In this post, we will start discussing the second law of photochemistry, namely the STARK -EINSTEIN LAW.

##### STARK- EINSTEIN LAW

This law was formulated by Johannes Stark and Albert Einstein. This is law can be thought of as the application of quantum theory to photochemistry. The quantum theory deals at the level of sub-atomic particles and photons. Thus, this theory tries to explain what happens when a photon of light is absorbed at the sub atomic level.

This law states that –

“Each atom or molecule absorbs a single quantum of light (photon) in the process of getting excited.”

M + hν → M*

In the above expression , represents a single photon of monochromatic light (light of a particular wavelength).

Extending this law further, we can conclude that, if 1 atom/molecule absorbs only 1 photon , then, 1 mole of a substance will absorb 1 mole of photons while reacting. The energy associated with 1 mole of photons is termed as 1 Einstein of energy (E).

1 Einstein (E) is the amount of energy of 1 mole of photons of a given frequency absorbed by the system.

1E = NA = NA h c/λ, where

NA ⇒ 1 mole of a substance / Avagadro’s number (6.023 × 10 23 atoms/molecules)
h ⇒ Planck’s constant(6.6261×10−34 J⋅Hz−1)
c ⇒ velocity of light (3 ×108m/s)
λ ⇒ Wavelength of light in nm

Thus, 1E = (6.023 × 10 23 × 6.626×10−34 × 3 ×108 )/ λ

##### ∴ 1E= 119666/ λ J mol-1

e.g.- If we have 1 mole of photons of wavelength 100nm, then , their energy will be 119666/100 = 119.6 J mol-1.

As is evident from the above equation, the energy of photons is dependent on the wavelength. The energy inversely varies with the wavelength. This means that photons with higher frequency have lower energy and vice versa.

e.g.- Photons in the UV range have lower wavelengths than photons in the IR range. So, the energy of UV photons will be more than that of IR photons.

One very important point concerning this law is that – THIS LAW IS APPLICABLE ONLY TO THE PRIMARY PHOTOCHEMICAL PROCESS(we will study the primary and secondary process in the upcoming posts).

##### QUANTUM YEILD / QUANTUM EFFICIENCY (Φ)

This term was enunciated by Albert Einstein. This is a very important term used in photochemistry which quantitatively tells us , how much product is formed by absorption of how many photons. In short this term defines the efficiency of the photochemical process.

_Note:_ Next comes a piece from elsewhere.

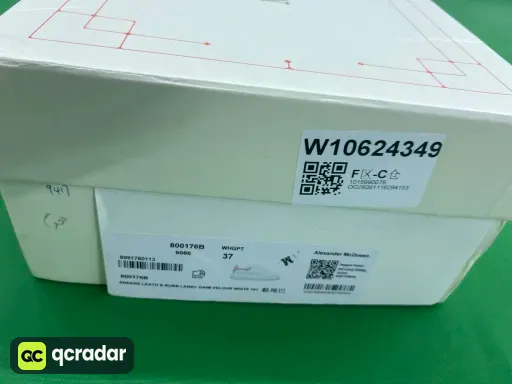 经典标准码-粉绒尾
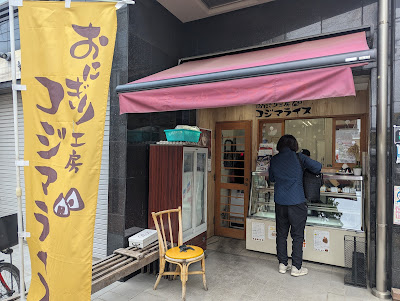 오니기리 공방 코지마라이스 사진 5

Quantum yield is defined as “the number of molecules of the substance undergoing the photochemical change per quantum of radiation absorbed.”

As photochemical reactions can be very complex. the quantum yield can vary from zero to a million.

For the primary process of a photochemical reaction, which obeys Stark – Einstein law , the quantum yield is one. This is because, one atom/molecule reacts by absorbing one photon of light. Thus, the quantum yield is one too. This means that, the reaction is absolutely efficient and all the light absorbed is effectively used to convert the reactants to another species.